> [SUPPLIED PASSAGE]
──────────

SUMMARY OF THE INVENTION
[0008] The present invention provides a shaft compliance mechanism
for a substantially horizontal hermetic compressor to prevent
objectionable noise created by oscillating axial movement of the
drive shaft without resorting to close machining tolerances or
selective assembly of components.
[0009] The drive shaft of a substantially horizontal hermetic
compressor is provided with a circumferential groove near one end
of the shaft. A bore is provided in the outboard bearing of the
compressor which is aligned with the circumferential groove in the
drive shaft. A retaining element such as a ball or an elongated pin
is placed in the bore such that a portion of the retaining element
is located within the bore and a portion of the retaining element
is located in the shaft circumferential groove to prevent relative
axial movement of the drive shaft.
[0010] The present invention provides a hermetic compressor
assembly including a housing having mounted therein a compression
mechanism and a motor which are operatively coupled by a drive
shaft having a substantially horizontal axis of rotation. A bearing
is disposed in the housing, is fixed relative to the compression
mechanism and is disposed about the drive shaft. The drive shaft is
provided with a circumferential groove in the outer surface
thereof. A drive shaft retaining element is located in a bore
located in the bearing with a first portion of the retaining
element engaging the bore, and a second portion of the retaining
element received in and engaging the circumferential groove.
Relative movement of the drive shaft in both directions along the
drive shaft axis of rotation is thereby prevented.
[0011] The present invention also provides a hermetic compressor
assembly including a housing having a compression mechanism and a
motor disposed therein. A drive shaft having an axis of rotation
which is substantially horizontal operatively couples the
compression mechanism and the motor. A bearing is disposed in the
housing, is fixed relative to the compression mechanism and is
disposed about the drive shaft. Further provided are means for
engaging the drive shaft and the bearing to prevent relative
movement between the compression mechanism and the drive shaft in
both directions along the drive shaft axis of rotation.
[0012] The present invention also provides a hermetic compressor
assembly including a housing having disposed therein a compression
mechanism and a motor operatively coupled by a drive shaft. The
drive shaft, having an axis of rotation which is substantially
horizontal, has an outer surface in which a circumferential groove
is provided. A bearing is disposed in the housing, is fixed
relative to the compression mechanism and is disposed about the
drive shaft. A ball is retained in a bore provided in the bearing
such that a portion of the ball is received in and engages the
shaft circumferential groove to prevent relative movement between
the compression mechanism and the drive shaft in both directions
along the drive shaft axis of rotation.

──────────

> [RECORD SET]
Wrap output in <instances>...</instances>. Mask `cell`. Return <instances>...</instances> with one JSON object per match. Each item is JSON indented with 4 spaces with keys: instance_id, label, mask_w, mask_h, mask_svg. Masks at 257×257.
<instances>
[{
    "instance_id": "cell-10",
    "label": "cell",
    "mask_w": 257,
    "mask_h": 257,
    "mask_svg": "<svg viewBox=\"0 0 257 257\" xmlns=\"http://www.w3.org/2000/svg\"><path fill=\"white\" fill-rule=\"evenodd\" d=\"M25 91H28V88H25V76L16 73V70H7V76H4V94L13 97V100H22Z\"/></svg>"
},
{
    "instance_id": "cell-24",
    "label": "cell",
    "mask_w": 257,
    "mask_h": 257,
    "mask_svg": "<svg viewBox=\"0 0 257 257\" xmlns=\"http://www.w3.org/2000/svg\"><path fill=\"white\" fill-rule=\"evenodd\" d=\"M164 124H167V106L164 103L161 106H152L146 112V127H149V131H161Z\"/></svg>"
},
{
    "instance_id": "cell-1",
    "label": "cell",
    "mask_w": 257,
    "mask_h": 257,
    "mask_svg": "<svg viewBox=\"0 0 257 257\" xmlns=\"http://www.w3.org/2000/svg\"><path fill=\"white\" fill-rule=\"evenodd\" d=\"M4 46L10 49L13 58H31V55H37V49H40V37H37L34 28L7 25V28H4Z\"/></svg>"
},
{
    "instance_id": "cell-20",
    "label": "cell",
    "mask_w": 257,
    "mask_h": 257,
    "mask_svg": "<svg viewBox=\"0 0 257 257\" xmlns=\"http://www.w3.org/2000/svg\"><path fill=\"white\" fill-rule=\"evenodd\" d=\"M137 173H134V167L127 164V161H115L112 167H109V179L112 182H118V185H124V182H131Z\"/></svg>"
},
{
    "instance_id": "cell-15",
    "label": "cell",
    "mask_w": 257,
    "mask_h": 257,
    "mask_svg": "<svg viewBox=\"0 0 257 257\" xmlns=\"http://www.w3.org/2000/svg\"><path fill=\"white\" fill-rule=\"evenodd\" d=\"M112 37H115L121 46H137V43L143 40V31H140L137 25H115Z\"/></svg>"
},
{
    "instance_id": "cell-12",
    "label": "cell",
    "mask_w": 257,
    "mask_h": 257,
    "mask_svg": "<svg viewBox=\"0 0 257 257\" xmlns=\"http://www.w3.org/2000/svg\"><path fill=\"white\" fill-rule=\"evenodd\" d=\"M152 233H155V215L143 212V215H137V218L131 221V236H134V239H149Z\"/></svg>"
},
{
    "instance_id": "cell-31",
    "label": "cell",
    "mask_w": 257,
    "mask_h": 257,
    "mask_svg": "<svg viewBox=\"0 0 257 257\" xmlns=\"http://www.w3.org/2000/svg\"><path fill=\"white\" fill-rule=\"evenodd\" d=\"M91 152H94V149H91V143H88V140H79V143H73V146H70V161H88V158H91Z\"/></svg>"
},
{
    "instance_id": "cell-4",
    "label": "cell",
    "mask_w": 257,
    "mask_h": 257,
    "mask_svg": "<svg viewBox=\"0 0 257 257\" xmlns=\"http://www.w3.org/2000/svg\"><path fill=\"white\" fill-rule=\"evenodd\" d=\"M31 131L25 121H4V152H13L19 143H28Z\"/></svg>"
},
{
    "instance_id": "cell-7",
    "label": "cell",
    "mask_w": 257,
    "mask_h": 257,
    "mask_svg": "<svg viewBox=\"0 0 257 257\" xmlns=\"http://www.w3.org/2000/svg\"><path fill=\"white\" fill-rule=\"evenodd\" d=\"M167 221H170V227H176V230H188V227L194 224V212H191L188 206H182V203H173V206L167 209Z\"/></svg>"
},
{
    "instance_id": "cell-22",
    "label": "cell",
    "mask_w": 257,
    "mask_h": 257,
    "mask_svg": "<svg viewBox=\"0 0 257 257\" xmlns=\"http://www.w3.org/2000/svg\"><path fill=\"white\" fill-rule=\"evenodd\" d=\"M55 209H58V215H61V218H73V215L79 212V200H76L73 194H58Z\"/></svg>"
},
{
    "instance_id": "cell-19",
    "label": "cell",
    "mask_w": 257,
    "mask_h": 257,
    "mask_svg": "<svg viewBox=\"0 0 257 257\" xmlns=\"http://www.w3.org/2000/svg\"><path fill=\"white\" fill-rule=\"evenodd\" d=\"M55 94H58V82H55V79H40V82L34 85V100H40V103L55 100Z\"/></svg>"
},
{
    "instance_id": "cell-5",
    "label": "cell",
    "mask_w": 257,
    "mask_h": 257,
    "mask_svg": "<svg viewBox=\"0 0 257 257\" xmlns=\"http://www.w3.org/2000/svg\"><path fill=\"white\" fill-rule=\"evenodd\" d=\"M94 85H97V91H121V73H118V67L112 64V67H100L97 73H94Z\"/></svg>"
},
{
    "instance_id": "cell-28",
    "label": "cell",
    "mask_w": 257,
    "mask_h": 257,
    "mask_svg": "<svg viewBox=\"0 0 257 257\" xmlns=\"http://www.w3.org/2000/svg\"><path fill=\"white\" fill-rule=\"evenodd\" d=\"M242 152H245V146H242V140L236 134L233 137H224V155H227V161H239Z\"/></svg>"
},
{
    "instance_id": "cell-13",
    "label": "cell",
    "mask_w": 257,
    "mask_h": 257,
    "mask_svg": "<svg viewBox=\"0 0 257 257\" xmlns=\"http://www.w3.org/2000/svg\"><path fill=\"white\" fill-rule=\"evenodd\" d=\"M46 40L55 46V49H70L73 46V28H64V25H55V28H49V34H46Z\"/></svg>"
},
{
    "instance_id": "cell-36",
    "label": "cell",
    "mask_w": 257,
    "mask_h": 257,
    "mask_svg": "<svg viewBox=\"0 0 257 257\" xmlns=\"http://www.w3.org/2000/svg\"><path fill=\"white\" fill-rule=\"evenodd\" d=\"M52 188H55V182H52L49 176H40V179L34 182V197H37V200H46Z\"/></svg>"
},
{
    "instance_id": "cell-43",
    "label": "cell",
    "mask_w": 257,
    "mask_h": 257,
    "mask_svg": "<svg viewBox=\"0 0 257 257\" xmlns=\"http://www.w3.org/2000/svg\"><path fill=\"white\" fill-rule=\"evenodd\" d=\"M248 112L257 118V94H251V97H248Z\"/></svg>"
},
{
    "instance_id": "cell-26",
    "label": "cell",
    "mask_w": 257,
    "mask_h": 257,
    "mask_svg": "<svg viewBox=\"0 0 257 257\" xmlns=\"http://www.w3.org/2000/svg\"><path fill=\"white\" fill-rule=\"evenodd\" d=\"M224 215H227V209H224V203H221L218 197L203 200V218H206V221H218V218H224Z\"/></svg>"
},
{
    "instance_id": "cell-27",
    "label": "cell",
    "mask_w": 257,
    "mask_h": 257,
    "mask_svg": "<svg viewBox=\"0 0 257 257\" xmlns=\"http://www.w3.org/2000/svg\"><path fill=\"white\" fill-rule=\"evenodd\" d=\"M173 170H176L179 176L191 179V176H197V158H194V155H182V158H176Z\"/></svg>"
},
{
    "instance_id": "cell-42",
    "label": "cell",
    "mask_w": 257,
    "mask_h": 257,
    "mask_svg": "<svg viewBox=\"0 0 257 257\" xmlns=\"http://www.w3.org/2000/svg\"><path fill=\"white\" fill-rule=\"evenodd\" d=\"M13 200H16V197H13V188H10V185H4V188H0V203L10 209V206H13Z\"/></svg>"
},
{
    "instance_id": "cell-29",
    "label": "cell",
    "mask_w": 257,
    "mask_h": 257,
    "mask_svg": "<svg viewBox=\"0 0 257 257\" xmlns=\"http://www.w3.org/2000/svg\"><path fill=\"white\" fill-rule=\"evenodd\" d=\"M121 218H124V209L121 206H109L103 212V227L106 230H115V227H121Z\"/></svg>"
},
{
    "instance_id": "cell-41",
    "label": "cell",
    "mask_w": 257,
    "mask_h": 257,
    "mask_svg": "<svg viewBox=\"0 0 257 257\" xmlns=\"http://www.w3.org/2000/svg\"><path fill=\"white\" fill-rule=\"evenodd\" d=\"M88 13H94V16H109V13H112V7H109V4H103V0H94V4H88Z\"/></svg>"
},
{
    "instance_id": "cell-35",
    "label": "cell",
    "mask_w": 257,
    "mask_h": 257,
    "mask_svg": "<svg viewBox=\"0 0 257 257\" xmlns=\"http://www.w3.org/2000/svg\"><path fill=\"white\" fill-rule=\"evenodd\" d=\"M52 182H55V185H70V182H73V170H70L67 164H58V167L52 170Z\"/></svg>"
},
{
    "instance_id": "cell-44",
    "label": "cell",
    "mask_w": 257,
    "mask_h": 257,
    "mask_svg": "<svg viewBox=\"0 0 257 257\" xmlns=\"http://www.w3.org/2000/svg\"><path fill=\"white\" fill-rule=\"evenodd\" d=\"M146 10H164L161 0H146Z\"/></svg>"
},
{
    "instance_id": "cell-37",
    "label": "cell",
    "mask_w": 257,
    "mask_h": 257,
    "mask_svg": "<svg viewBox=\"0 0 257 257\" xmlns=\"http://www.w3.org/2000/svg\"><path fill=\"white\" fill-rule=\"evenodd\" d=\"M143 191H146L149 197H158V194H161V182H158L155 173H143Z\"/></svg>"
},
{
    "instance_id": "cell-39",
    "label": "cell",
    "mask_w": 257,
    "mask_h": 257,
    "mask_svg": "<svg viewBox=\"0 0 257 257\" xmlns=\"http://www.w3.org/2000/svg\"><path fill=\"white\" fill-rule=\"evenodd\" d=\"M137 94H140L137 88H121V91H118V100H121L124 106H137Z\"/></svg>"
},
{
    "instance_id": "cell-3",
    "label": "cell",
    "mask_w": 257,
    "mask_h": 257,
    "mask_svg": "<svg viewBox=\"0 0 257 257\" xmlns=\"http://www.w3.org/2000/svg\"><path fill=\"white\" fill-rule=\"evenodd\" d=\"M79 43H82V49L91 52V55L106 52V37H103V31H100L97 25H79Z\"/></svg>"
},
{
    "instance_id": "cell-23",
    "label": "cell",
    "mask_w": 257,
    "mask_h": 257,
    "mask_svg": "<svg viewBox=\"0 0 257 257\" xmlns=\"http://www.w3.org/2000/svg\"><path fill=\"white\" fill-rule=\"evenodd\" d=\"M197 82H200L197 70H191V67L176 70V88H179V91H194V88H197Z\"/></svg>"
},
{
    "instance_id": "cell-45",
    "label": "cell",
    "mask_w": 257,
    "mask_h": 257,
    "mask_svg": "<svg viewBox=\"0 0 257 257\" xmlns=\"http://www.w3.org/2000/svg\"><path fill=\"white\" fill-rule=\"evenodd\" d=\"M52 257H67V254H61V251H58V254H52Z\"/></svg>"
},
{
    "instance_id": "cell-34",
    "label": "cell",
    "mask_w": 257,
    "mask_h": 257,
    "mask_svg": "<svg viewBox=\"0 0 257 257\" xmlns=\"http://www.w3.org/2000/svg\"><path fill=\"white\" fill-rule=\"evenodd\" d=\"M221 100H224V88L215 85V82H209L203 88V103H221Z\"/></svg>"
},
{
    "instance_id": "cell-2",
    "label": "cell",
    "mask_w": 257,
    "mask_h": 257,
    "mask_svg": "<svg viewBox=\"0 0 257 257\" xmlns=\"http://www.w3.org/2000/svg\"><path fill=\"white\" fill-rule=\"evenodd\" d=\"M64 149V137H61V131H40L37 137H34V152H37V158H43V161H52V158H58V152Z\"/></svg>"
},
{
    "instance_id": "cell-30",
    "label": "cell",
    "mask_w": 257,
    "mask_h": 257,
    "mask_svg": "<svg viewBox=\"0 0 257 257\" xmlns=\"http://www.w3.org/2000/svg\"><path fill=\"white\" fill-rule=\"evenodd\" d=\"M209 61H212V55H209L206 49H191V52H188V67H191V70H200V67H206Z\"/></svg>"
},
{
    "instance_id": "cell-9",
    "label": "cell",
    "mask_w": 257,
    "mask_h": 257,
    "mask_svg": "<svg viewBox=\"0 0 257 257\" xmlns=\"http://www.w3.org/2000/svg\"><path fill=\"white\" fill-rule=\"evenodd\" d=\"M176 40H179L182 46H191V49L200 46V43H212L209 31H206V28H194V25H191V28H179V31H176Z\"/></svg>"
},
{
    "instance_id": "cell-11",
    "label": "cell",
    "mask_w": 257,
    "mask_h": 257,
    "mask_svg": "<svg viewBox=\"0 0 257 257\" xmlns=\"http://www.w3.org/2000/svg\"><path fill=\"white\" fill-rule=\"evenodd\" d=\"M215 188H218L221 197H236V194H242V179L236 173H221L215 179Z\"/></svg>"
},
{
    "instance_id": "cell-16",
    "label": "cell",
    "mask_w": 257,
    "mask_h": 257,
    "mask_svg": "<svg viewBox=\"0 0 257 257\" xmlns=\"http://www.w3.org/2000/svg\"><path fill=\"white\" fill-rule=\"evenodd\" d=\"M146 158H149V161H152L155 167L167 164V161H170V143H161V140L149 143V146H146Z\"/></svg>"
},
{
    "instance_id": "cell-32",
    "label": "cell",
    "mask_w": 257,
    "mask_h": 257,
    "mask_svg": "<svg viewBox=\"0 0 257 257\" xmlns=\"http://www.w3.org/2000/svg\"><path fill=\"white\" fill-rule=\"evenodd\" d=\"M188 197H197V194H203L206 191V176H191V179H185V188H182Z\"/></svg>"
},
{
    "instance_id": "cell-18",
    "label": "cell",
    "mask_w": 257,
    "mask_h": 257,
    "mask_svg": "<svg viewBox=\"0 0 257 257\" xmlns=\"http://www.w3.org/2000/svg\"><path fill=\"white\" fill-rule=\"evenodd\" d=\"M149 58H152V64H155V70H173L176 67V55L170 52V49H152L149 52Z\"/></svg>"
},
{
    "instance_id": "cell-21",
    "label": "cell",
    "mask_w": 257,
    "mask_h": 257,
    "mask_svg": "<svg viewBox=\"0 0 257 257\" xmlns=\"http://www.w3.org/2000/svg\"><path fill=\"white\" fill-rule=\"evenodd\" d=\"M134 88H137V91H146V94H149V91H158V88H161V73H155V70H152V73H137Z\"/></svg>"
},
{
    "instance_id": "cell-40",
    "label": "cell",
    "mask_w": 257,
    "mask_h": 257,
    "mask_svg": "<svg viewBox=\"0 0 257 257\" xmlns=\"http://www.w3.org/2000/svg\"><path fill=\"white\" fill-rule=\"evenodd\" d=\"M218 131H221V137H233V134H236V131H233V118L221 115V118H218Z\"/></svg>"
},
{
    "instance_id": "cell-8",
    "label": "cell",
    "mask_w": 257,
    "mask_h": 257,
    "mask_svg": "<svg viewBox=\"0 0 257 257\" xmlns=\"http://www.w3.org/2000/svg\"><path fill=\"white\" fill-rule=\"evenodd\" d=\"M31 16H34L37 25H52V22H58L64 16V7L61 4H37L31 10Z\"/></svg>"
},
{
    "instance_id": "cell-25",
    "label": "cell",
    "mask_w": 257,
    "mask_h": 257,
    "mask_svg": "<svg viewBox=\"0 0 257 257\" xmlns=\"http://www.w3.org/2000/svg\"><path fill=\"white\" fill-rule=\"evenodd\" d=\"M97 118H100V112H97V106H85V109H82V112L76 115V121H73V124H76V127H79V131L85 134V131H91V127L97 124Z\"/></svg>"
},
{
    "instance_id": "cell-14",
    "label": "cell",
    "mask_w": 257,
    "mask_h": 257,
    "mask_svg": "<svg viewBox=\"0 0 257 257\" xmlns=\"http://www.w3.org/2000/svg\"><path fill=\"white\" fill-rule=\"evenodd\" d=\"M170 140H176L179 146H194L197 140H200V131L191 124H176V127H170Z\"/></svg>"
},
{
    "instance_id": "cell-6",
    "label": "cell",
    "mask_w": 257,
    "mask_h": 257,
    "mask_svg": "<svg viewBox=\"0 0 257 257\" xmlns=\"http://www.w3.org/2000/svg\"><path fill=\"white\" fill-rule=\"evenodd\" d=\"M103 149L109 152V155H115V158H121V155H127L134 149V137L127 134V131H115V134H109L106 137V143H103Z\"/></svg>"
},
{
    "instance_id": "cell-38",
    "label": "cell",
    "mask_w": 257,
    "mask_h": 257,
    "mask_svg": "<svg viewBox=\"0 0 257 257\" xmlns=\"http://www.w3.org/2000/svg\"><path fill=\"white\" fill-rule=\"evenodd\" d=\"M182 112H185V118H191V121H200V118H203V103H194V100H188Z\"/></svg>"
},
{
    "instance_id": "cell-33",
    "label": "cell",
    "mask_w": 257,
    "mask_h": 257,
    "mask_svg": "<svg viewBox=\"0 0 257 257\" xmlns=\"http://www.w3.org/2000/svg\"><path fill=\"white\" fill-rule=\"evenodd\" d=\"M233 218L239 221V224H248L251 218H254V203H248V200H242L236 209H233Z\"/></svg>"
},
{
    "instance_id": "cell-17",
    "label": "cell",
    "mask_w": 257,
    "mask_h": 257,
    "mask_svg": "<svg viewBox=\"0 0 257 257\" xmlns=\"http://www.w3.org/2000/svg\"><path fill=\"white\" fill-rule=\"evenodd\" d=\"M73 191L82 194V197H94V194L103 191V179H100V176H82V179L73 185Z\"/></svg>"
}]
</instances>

──────────

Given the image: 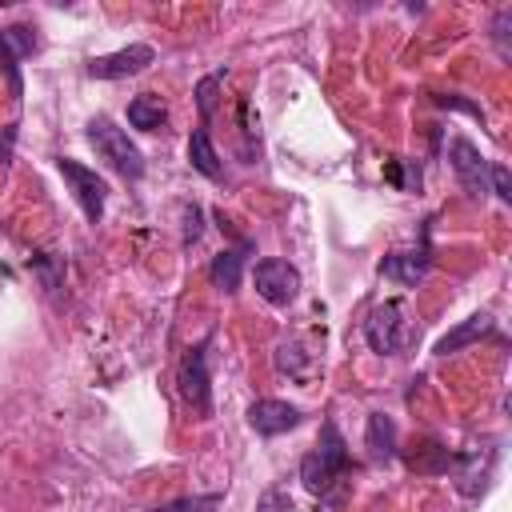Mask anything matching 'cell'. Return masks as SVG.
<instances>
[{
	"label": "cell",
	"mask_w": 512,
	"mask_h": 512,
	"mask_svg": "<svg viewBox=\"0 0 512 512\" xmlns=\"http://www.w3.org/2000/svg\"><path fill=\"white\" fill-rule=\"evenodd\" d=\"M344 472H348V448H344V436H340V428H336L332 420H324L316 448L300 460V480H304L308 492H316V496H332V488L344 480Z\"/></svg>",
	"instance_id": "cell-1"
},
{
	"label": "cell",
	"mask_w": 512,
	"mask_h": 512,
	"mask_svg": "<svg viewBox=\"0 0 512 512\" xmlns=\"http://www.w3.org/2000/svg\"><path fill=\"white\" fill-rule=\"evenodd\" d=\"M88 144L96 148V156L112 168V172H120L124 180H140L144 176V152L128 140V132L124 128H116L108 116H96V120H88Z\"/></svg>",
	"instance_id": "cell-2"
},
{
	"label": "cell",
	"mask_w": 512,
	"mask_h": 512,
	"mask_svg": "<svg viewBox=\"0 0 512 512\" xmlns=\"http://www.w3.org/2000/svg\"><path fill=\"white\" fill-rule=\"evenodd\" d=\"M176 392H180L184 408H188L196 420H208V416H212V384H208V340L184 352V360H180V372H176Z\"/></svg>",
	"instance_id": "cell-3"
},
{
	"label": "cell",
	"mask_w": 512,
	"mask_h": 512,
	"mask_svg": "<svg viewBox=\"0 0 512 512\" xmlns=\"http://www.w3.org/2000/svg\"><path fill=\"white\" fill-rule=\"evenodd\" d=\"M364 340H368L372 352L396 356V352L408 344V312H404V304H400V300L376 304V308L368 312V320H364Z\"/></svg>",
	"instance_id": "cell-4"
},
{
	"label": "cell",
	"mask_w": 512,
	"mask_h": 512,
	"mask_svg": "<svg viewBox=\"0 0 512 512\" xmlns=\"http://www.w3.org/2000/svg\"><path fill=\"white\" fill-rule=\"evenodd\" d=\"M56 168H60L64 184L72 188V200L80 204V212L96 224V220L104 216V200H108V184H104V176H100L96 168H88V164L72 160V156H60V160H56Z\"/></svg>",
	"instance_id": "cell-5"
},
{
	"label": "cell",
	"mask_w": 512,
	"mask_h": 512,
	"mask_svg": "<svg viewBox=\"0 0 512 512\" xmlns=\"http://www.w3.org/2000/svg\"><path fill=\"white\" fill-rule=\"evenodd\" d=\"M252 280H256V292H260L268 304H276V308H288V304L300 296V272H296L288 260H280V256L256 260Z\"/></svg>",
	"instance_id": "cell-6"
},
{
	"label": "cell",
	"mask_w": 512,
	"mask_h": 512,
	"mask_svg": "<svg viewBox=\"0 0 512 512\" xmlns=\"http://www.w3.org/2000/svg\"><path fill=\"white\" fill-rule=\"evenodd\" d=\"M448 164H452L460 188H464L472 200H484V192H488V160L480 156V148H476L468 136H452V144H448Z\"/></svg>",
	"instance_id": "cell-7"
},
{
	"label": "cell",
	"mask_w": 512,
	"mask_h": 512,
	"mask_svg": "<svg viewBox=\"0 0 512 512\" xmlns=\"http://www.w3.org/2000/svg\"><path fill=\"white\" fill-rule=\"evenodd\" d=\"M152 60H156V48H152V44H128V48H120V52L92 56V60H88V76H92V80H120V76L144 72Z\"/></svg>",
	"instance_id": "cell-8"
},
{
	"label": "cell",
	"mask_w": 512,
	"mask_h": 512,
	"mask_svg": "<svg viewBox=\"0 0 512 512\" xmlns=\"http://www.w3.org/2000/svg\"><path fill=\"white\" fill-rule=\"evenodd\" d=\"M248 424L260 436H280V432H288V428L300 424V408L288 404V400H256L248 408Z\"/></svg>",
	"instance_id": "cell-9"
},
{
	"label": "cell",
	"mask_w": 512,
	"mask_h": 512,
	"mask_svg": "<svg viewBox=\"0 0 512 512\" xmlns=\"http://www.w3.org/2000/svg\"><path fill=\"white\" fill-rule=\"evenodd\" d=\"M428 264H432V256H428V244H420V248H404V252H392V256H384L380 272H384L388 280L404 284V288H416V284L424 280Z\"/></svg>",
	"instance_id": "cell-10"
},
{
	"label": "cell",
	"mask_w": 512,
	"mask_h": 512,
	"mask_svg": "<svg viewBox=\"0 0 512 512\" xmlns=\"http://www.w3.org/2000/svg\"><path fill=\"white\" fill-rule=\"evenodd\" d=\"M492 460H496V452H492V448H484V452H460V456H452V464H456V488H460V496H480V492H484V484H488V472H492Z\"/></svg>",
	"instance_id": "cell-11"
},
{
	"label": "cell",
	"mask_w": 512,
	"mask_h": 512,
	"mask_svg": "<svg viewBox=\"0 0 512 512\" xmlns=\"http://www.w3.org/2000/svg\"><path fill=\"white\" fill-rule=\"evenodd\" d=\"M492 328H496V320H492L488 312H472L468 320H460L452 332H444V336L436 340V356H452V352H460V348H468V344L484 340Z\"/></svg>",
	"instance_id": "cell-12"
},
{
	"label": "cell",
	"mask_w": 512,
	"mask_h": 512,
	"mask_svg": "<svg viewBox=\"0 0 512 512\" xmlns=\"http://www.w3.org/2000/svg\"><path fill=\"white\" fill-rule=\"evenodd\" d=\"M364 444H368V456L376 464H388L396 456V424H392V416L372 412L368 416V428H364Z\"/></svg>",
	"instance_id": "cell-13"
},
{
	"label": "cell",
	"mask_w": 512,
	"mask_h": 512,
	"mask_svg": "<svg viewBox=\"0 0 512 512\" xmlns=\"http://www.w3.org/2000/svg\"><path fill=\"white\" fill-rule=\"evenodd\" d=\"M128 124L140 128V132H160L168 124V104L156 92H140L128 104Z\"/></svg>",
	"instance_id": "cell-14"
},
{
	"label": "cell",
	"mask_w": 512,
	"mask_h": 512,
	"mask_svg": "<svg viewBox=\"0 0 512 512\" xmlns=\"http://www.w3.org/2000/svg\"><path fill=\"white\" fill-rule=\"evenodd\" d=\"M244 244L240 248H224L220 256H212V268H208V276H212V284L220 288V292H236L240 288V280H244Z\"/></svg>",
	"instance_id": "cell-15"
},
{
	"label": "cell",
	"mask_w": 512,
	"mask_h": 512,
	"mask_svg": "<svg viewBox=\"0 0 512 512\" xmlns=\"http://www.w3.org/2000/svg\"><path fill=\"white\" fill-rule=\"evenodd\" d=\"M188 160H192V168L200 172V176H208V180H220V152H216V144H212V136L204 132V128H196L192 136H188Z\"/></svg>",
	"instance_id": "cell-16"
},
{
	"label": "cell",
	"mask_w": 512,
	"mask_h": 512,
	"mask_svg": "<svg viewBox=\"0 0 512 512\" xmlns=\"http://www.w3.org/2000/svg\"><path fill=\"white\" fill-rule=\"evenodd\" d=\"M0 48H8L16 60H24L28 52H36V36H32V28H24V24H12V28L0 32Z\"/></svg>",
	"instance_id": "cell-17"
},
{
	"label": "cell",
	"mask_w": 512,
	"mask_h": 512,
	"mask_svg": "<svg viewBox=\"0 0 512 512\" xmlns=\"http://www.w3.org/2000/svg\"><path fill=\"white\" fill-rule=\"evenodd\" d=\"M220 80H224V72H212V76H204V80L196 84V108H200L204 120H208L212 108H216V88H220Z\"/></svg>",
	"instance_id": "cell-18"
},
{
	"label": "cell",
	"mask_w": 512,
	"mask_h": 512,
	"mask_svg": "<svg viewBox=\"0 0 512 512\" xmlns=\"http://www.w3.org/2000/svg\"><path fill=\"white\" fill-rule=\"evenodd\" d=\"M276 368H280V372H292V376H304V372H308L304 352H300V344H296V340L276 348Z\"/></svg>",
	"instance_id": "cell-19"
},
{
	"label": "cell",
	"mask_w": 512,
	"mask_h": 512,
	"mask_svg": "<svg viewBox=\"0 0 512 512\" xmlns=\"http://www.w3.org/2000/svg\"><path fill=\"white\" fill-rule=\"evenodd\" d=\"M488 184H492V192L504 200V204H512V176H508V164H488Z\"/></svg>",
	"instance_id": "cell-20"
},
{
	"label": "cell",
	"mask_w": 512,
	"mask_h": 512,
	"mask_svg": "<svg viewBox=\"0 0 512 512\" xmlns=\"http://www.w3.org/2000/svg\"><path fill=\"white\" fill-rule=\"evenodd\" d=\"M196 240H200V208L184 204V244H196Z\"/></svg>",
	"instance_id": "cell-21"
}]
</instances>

──────────

> [TASK STATEMENT]
Pick up the compressor shaft-retention summary above after its final paragraph, [0012], and continue it in the same patent style.

> [THE RESULT]
[0013] The present invention also provides a hermetic compressor
assembly including a housing having disposed therein a compression
mechanism and a motor operatively coupled by a drive shaft. The
drive shaft has an outer surface in which a circumferential groove
is provided and an axis of rotation which is substantially
horizontal. A bearing is disposed in the housing, is fixed relative
to the compression mechanism and is disposed about the drive shaft.
The bearing is provided with a bore in which a pin is received. A
portion of the pin is received in and engages the shaft
circumferential groove to prevent relative movement between the
compression mechanism and the drive shaft in both directions along
the drive shaft axis of rotation.
[0014] The present invention provides a method of preventing
oscillating axial movement of a substantially horizontal drive
shaft during operation of a hermetic compressor. The method
includes forming a circumferential groove in the drive shaft and
rotatably supporting the drive shaft in a bearing. Further included
is forming a bore in the bearing and aligning the bore and the
circumferential groove. The method also includes engaging the bore
and the circumferential groove each with a portion of a retaining
element.
[0015] One advantage provided by the shaft axial compliance
mechanisms of the present invention is that the tolerances of the
compressor may be looser and selective component assembly is not
required to provide axial compliance of the horizontal drive shaft.
Further, the inventive axial compliance mechanism may be
incorporated with only minor design and process revisions, and with
only minimal increases in labor.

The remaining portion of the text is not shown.